Saved entries:
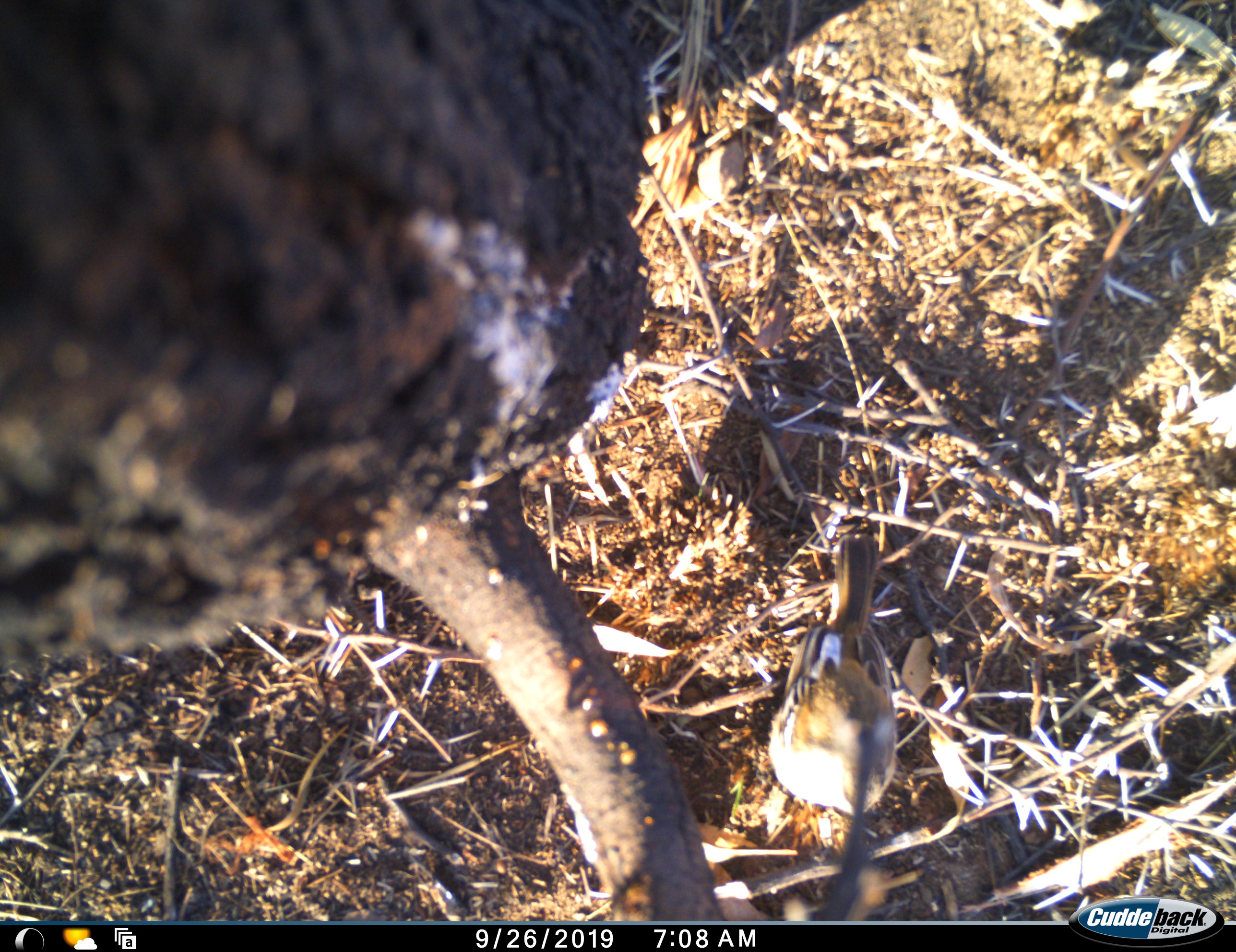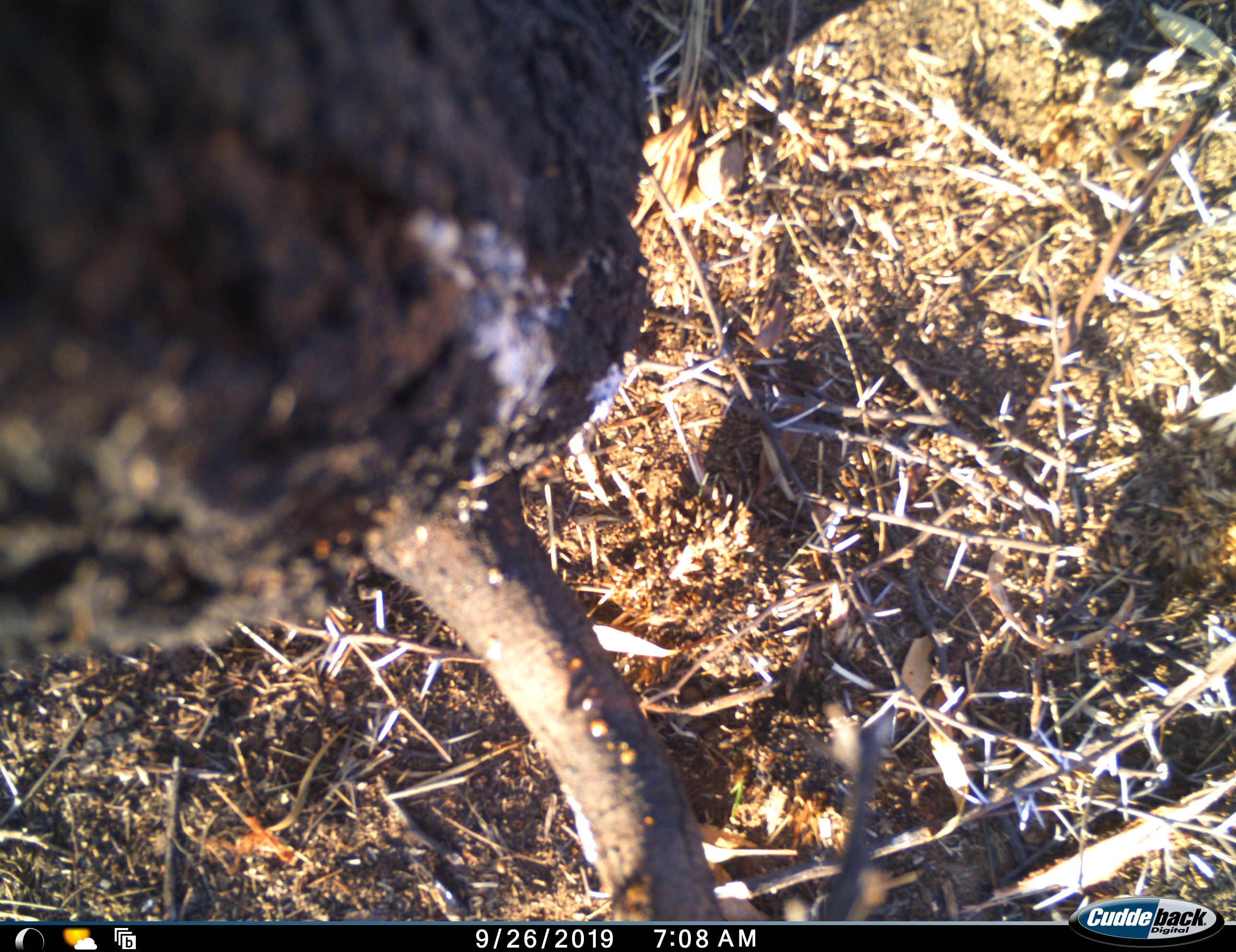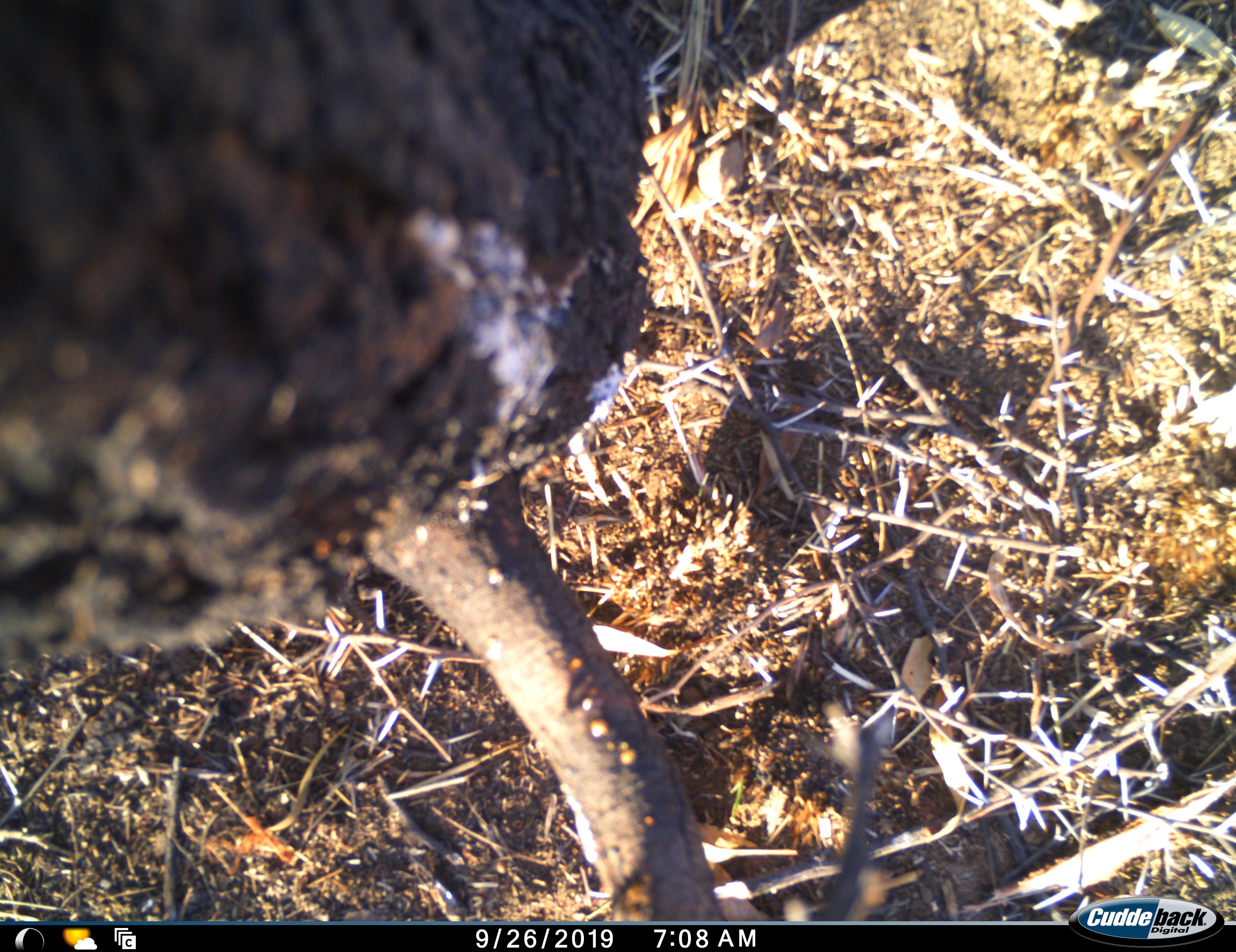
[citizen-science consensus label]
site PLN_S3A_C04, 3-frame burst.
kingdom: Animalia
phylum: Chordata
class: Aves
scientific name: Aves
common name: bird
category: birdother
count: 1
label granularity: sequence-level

▸ To do:
Determine how many lines of the entries contain the string "label", and reply with nothing but the number.

▸ Task result:
2